Replace "camera" with "viewer" throughout the records below, keeping everything else the same.

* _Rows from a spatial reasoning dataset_

-- START --

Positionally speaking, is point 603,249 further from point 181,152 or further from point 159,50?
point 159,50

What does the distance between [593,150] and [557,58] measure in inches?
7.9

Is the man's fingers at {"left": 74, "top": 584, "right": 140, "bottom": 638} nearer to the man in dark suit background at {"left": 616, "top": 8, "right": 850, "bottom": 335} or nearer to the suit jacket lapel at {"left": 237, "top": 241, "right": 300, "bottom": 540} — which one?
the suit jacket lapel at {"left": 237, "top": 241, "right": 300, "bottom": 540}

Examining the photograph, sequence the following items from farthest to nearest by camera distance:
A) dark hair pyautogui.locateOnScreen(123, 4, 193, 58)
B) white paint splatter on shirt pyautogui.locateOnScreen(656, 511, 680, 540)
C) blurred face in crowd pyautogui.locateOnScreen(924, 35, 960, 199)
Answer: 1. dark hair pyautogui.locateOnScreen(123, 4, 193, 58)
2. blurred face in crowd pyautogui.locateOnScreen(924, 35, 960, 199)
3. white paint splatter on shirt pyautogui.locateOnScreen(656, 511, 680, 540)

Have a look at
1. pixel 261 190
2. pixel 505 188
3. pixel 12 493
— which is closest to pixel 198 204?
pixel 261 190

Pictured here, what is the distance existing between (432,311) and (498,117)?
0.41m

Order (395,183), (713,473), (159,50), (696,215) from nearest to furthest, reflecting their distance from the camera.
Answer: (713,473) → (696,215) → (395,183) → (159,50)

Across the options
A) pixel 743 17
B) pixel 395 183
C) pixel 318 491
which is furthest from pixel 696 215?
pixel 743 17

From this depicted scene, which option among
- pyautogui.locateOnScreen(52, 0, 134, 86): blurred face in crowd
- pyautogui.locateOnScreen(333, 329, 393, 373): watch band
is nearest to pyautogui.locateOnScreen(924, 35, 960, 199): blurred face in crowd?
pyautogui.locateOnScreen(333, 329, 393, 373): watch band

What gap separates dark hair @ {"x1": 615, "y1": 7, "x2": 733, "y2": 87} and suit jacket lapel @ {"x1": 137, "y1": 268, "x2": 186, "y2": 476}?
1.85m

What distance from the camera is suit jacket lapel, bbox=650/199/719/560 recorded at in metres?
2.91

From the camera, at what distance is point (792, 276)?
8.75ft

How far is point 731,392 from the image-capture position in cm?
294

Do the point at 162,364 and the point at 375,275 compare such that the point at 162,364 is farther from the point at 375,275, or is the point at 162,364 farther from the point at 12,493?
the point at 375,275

-- END --

* _ANSWER IN FULL_
Positionally speaking, is point 603,249 further from point 181,152 or further from point 159,50?
point 159,50

What does the distance between [593,150] and [557,58] measure in inches?
7.9

Is the man's fingers at {"left": 74, "top": 584, "right": 140, "bottom": 638} nearer to the man in dark suit background at {"left": 616, "top": 8, "right": 850, "bottom": 335} or nearer to the suit jacket lapel at {"left": 237, "top": 241, "right": 300, "bottom": 540} — which one?
the suit jacket lapel at {"left": 237, "top": 241, "right": 300, "bottom": 540}

Examining the photograph, sequence the following items from farthest to nearest by viewer distance:
A) dark hair pyautogui.locateOnScreen(123, 4, 193, 58)
B) white paint splatter on shirt pyautogui.locateOnScreen(656, 511, 680, 540)
C) blurred face in crowd pyautogui.locateOnScreen(924, 35, 960, 199)
Answer: 1. dark hair pyautogui.locateOnScreen(123, 4, 193, 58)
2. blurred face in crowd pyautogui.locateOnScreen(924, 35, 960, 199)
3. white paint splatter on shirt pyautogui.locateOnScreen(656, 511, 680, 540)

Have a look at
1. pixel 261 190
2. pixel 505 188
3. pixel 12 493
— which is closest to pixel 198 204?
pixel 261 190

Pictured here, what is the distance existing between (432,311) and (498,117)?
0.41m

Order (395,183), (713,473), (159,50), (696,215) from nearest to furthest, reflecting their distance from the viewer.
Answer: (713,473) → (696,215) → (395,183) → (159,50)

Across the options
A) pixel 743 17
B) pixel 395 183
C) pixel 318 491
which is furthest from pixel 696 215?
pixel 743 17

From this depicted scene, which option among
- pyautogui.locateOnScreen(52, 0, 134, 86): blurred face in crowd
- pyautogui.locateOnScreen(333, 329, 393, 373): watch band
is nearest to pyautogui.locateOnScreen(924, 35, 960, 199): blurred face in crowd?
pyautogui.locateOnScreen(333, 329, 393, 373): watch band

What gap separates dark hair @ {"x1": 615, "y1": 7, "x2": 733, "y2": 87} and suit jacket lapel @ {"x1": 137, "y1": 268, "x2": 186, "y2": 476}?
1.85m

What distance from the viewer is suit jacket lapel, bbox=650/199/719/560 recorded at in metres?
2.91

From the viewer, at what distance is point (792, 276)?
8.75ft

How far is point 731,392 from the image-capture position in cm?
294

Do the point at 162,364 and the point at 375,275 compare such that the point at 162,364 is farther from the point at 375,275, or is the point at 162,364 farther from the point at 12,493?
the point at 375,275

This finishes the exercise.